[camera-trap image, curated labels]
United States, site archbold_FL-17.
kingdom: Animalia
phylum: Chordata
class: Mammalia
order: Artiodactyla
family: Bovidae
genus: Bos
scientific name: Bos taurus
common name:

§ DIRECTIONS
Exactly as shown above, return every record.

§ YOUR RESPONSE
[camera-trap image, curated labels]
United States, site archbold_FL-17.
kingdom: Animalia
phylum: Chordata
class: Mammalia
order: Artiodactyla
family: Bovidae
genus: Bos
scientific name: Bos taurus
common name:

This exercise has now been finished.